Saturday of the Seventeenth Week in Ordinary Time
When the death is a triumph
At that time Herod the tetrarch heard of the reputation of Jesus and said to his servants, “This man is John the Baptist. He has been raised from the dead; that is why mighty powers are at work in him.” Now Herod had arrested John, bound (him), and put him in prison on account of Herodias, the wife of his brother Philip, for John had said to him, “It is not lawful for you to have her.” Although he wanted to kill him, he feared the people, for they regarded him as a prophet. But at a birthday celebration for Herod, the daughter of Herodias performed a dance before the guests and delighted Herod so much that he swore to give her whatever she might ask for. Prompted by her mother, she said, “Give me here on a platter the head of John the Baptist.” The king was distressed, but because of his oaths and the guests who were present, he ordered that it be given, and he had John beheaded in the prison. His head was brought in on a platter and given to the girl, who took it to her mother. His disciples came and took away the corpse and buried him; and they went and told Jesus. Mt 14,1-12
The death of John the Baptist, in its absurd drama, gives us an opportunity to meditate on the fact that the man of God has all the protections of the heaven for the time needed to
accomplish his mission, but when it ends, even a futile event, like the dance of this young girl, can be a sufficient reason to terminate his existence. It will be like this also for Jesus: by the end of his mission the events begin to quickly take place and the moment of the cross will fast arrive. A few years ago, the television has broadcast all over the world the culmination of the life of Pope John Paul II. Early in his papacy he seemed indestructible, but at some point in time the sand of his hourglass has started to flow more fast and eventually he passed away, leaving in our eyes the image of that gospel which the wind of the Holy Spirit leafed on his coffin in st. Peter Square. It was so for the grandpa Mario, for the grandma Rita, for the grandpa Renzo and the grandma Betta and the same will be for us when the Lord will think that our mission is over.

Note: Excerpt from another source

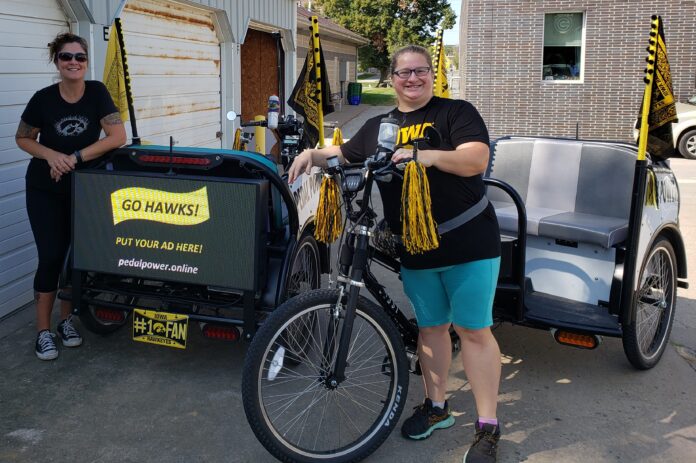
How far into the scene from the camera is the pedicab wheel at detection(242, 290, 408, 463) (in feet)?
9.66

These look like tragic events, but actually they are great ones, as it is the arrival of the relay race at the Olympics games, where, in the end, everyone feels and he is the winner, if in the road he has spent all the energy he had to spend. If the Lord gives us the grace to understand the life and the time which has been given to us in an eternal perspective, even the death becomes a triumph. And that head of John the Baptist which the girl finally delivered to her mother Herodias, becomes just a symbol of triumph, as it is the gold medal at the Olympic game.